For offsite image backup, I would buy a 2tb external drive and set it
up at a friend’s house to backup the RAID0 using CrashPlan software.

How does this sound? I’m open to all ideas for improvement!
 
Hi. I use a drobopro for my TM back ups. Huge expandability. They have a section on their web page just for photographers :)

I haven't researched the droboelite, but it came out after the drobopro. There is also a smaller one, but limits future expandability.

http://www.drobo.com/

This would allow you to keep whatever array you have internally. And it is very easy to set up.
 
Hi. I use a drobopro for my TM back ups. Huge expandability. They have a section on their web page just for photographers :)

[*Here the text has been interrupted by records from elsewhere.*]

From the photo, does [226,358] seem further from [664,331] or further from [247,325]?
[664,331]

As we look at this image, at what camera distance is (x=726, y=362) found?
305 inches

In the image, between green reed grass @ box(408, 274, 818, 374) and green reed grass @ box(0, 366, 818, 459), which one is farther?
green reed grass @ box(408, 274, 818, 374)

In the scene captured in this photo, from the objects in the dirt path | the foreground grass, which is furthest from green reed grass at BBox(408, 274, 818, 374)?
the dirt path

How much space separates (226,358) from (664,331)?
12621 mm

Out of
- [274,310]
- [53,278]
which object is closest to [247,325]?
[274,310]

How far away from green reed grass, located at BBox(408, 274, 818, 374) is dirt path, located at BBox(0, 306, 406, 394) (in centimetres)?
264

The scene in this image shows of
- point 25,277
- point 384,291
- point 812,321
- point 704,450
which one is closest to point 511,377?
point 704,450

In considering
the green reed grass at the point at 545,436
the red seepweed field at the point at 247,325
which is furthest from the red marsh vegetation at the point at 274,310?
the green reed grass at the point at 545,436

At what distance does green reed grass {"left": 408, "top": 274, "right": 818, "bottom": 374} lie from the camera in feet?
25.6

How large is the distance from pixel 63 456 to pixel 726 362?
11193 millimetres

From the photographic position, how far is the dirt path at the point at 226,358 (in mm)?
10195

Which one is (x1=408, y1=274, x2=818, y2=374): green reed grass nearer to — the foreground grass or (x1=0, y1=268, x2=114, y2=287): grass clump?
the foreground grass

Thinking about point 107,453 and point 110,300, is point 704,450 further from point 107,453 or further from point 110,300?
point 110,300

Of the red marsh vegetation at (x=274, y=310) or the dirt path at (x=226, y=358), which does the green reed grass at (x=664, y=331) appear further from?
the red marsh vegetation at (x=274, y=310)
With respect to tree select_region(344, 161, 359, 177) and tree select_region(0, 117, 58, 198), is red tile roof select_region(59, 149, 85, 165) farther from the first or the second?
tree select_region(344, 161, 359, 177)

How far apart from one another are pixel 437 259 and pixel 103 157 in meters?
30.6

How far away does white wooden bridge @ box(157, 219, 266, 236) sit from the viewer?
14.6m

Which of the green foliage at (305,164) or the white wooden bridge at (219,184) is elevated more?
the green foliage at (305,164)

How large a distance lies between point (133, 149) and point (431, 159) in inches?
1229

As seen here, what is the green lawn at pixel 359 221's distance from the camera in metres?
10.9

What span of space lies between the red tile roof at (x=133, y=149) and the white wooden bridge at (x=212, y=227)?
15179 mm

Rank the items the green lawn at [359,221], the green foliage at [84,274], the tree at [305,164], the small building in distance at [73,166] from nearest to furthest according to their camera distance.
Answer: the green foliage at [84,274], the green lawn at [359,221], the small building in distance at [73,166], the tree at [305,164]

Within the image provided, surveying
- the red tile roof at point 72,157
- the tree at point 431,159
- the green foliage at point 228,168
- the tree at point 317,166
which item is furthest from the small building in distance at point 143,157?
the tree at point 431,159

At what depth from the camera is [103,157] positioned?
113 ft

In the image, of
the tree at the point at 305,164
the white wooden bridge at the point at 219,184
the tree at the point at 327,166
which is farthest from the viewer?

I haven't researched the droboelite, but it came out after the drobopro. There is also a smaller one, but limits future expandability.

http://www.drobo.com/

This would allow you to keep whatever array you have internally. And it is very easy to set up.

I've looked at the DROBO but I don't see an advantage over the OWC unit for what I want to do.

One other thing I didn't mention in my post was my fear of backing up corrupted files over good files on my backup drive thus losing all copies. This happened to me in the past where I had software set to automatically backup my image drive when I plugged an external drive in and there were many images that had been corrupted on my live drive that I didn't know about. I noticed the backup was taking longer than I expected and I saw that it was backing up files that shouldn't have changed. I really want to avoid that happening again.
 
Do a search for reviews on the OWC unit, from my memory they weren't that good. That said I like and trust OWC stuff, so it could have been some early production flukes.

With drobo you get the added ability of losing a drive and keeping info. I know the Qx2 can do raid 5, but you said you were just going to use it for spanning/jbod. However with the drobo if the unit itself fails, then you must buy a drobo, no popping it in a different computer as it is written in drobo language.

I have the e-sata only 2 drive version ($60) bucks through OWC. Makes back ups easy and super quick. e-sata is definitely a plus for the OWC unit.
 
I've looked at the DROBO but I don't see an advantage over the OWC unit for what I want to do.

One other thing I didn't mention in my post was my fear of backing up corrupted files over good files on my backup drive thus losing all copies. This happened to me in the past where I had software set to automatically backup my image drive when I plugged an external drive in and there were many images that had been corrupted on my live drive that I didn't know about. I noticed the backup was taking longer than I expected and I saw that it was backing up files that shouldn't have changed. I really want to avoid that happening again.
What were you running for the primary data? RAID5 in a software method (Fake RAID card or off of the logic board)?
 
What were you running for the primary data? RAID5 in a software method (Fake RAID card or off of the logic board)?

My primary data is currently RAID0 (not RAID I know) setup through disk utility. I don't currently run any RAID (true or software). When I lost my data to corruption, it was a single drive in my system and a USB drive as the backup. I had ran a EXIF editor that corrupted the files without me knowing.